▶ _YOUR OBJECTIVE_
Word for word, output the data, with none of its pictures.

▶ _RECORDS SHOWN_

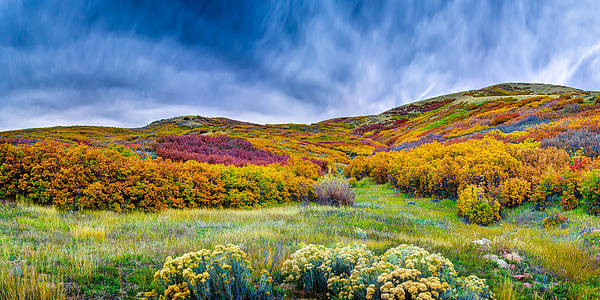 Photograph - Emigration Canyon by Michael Ash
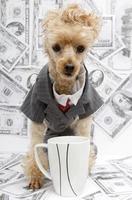 Geschäftshund mit Kaffee und Bargeld foto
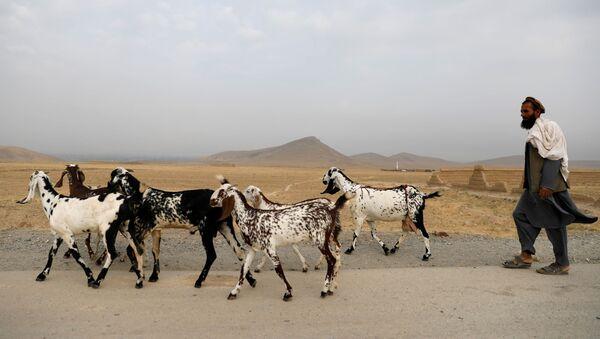 An Afghan man walks with his goats on the outskirts of Kabul, Afghanistan July 13, 2021. - Sputnik International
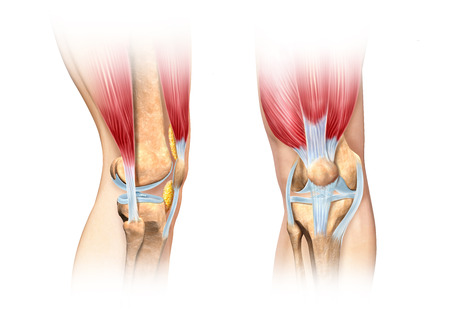 scientifically: Human knee cutaway illustration. Side and front views detailed, scientifically correct cross section representation. On white background, with clipping path included. Anatomy image.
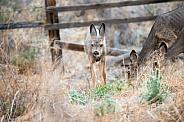Wild Mule Deer Fawn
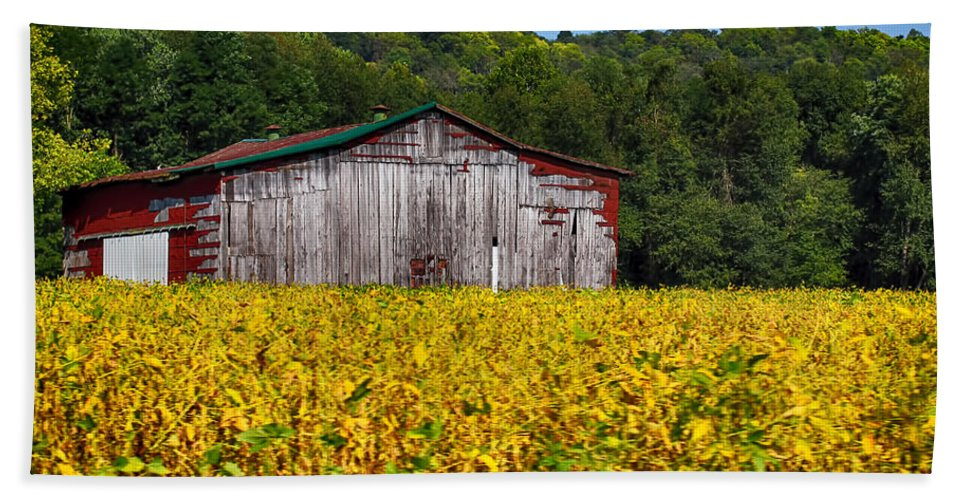 Barn Bath Sheet featuring the photograph Fields Of Gold by Tammy Sullivan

▶ _RESULT OF THE TASK_
 Photograph - Emigration Canyon by Michael Ash
 Geschäftshund mit Kaffee und Bargeld foto
 An Afghan man walks with his goats on the outskirts of Kabul, Afghanistan July 13, 2021. - Sputnik International
 scientifically: Human knee cutaway illustration. Side and front views detailed, scientifically correct cross section representation. On white background, with clipping path included. Anatomy image.
Wild Mule Deer Fawn
 Barn Bath Sheet featuring the photograph Fields Of Gold by Tammy Sullivan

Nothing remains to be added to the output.